De nuevo ante el Tribunal, desarmada, valiéndose solo de su arma más poderosa: su lengua. Todas las miradas fijas en ella, con su piel mostrando sin pudor las marcas malditas para unos, bendiciones para ella. En pie ante quienes iban a juzgarla, tomó aire y respondió sin titubear ni una sola vez a todas las pregunta que se le hicieron. Ya conocía el procedimiento, no era la primera vez que tenía que pasar por aquello y, en ocasiones, hasta le parecía un estúpido juego de la actual religión en el poder para tratar inútilmente de humillarla. Pero su voluntad y su fe eran férreas y vanas palabras no iban a poder acabar con ella. Ella, al contrario que aquellos que tenía ante sí, sí creía en lo que decía, no lo usaba solo como yugo poderoso para someter a quienes no pensaran como ella. Cerró los ojos cuando el Sumo Inquisidor dijo que tenía una última pregunta. Respiró hondo, sintiendo cómo el aire viciado de la sala llenaba sus pulmones y dejó que este saliera purificado por su boca. Repitió el procedimiento dos veces más antes de responder a la pregunta.

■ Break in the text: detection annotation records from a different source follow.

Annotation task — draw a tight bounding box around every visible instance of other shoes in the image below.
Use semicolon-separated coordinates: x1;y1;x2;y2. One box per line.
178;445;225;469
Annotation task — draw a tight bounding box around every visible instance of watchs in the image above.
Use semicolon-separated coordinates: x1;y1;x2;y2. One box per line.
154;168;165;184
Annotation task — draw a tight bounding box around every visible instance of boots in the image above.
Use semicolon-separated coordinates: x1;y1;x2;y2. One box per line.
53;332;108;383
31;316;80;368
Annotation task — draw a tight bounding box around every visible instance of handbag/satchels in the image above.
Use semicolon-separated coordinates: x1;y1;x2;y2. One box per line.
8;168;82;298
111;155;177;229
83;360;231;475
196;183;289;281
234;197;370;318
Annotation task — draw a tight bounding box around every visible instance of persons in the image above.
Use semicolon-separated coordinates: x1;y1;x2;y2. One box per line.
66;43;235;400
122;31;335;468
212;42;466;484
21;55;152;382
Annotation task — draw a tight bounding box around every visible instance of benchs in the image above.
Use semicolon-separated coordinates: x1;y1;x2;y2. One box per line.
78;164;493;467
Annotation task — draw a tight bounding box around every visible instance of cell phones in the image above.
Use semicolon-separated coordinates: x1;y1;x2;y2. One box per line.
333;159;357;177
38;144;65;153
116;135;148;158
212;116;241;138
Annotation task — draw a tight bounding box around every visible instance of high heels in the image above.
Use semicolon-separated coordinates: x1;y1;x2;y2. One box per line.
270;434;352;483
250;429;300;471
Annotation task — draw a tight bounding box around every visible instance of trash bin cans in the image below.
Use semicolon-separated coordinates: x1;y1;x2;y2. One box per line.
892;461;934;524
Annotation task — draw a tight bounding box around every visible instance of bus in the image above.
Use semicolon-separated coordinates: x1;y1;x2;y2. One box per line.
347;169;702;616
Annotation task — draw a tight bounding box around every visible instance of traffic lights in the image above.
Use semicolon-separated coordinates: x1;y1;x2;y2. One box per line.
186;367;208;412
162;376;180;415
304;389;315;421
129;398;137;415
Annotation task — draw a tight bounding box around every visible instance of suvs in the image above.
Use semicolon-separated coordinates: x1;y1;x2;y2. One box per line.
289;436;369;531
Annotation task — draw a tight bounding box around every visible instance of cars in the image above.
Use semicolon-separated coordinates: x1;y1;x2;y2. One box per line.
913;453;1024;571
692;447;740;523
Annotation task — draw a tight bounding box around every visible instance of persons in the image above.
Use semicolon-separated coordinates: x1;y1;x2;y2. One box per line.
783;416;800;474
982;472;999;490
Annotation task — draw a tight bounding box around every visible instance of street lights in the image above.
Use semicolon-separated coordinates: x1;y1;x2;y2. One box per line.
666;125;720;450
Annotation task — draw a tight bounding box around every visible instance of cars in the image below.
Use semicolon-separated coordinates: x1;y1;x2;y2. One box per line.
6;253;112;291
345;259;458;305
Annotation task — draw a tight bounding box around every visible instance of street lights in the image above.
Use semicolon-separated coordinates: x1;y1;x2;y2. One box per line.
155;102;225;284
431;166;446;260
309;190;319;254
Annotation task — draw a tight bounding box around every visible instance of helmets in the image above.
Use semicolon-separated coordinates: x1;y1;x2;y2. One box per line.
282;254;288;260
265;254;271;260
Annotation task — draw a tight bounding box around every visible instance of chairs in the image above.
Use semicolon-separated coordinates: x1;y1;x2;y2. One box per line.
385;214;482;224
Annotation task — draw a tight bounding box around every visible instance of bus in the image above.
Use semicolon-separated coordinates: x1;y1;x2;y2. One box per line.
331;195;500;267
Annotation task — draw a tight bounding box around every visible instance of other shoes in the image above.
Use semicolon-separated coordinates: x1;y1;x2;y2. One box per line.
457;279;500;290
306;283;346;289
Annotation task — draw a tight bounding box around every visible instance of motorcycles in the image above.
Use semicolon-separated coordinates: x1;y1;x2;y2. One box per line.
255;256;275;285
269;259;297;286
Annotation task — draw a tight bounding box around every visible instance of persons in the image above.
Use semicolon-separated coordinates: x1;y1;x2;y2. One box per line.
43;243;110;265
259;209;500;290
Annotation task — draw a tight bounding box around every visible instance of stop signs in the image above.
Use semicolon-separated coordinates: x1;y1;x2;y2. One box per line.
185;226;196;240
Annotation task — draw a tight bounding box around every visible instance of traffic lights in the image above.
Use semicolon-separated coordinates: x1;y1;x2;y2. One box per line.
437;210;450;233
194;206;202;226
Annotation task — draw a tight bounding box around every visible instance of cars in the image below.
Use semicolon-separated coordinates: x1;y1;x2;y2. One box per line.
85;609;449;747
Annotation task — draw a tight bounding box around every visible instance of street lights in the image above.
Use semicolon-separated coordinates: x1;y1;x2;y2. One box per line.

¿Quiere saber si me doy cuenta de lo inverosímil de mis palabras? ¿Quiere que le confiese que son meras fantasías en mi cabeza? 

Un gesto afirmativo por parte de aquel hombre de facciones severas le hizo suspirar con hastío. ¿De nuevo? ¿Que no lo dejaba claro cada vez que la citaban? ¿Qué esperaban de ella? ¿Que en algún momento sus argumentos fallaran? ¿Pero, pueden fallar estos cuando se empuñan con la espada de la verdad? Abandonó su púlpito y observó la cruz que todos ellos portaban colgada de su cuello y no pudo evitar una sonrisa llena de desprecio.

Confieso… confieso que veo en la naturaleza más realidad que en palomas anunciando un nacimiento. Confieso que saludo al sol cada mañana y es más real que pensar en hombres que mueren y resucitan al tercer día. Confieso que la luna llena me guía hasta mi casa en noche cerrada y no seres alados que jamás he visto. Confieso que veo más real adorar aquello que me rodea y me mantiene viva como es mi alimento, los pozos de los que extraigo agua, antes que arrodillarme ante una cruz de madera. Porque árboles, sol, luna y pozos son mi realidad, aunque a sus señorías les parezcan meras fantasías.

Sí, son una realidad, le dijeron, dándole la razón. Pero, ¿quién había colocado allí todos esos elementos? Era Dios, en su  infinita misericordia quien había abastecido a la Tierra con todos aquellos dones.

Considero, señorías, que ya que no puedo hablar directamente con el Creador de tanta abundancia, la mejor manera que tengo de agradecerle tanta generosidad hacia mí y todos los que habitamos en este mundo es respetando sus regalos, adorándolos y sintiéndome bendecida de poder utilizarlos a mi voluntad, sin excesos. Confieso que agradezco cada alimento que entra en mi cuerpo y cada nuevo día que comienza. Confieso que cada segundo de mi vida es un regalo del Creador, un regalo y a la vez una responsabilidad: cuidar de lo que nos entregó para que no se arrepienta de haberlo hecho. Cuidar de sus criaturas, proteger sus bosques y campos, dejar ofrendas en ríos y lagos es una alabanza y un gesto de gratitud por una grandeza que de otro modo, sin Él, jamás hubiéramos tenido. Ustedes alaban a Dios con palabras ante un púlpito cada domingo, yo alabo su creación cada segundo de mi vida. Confieso que si eso es fantasía, en fantasía quiero vivir.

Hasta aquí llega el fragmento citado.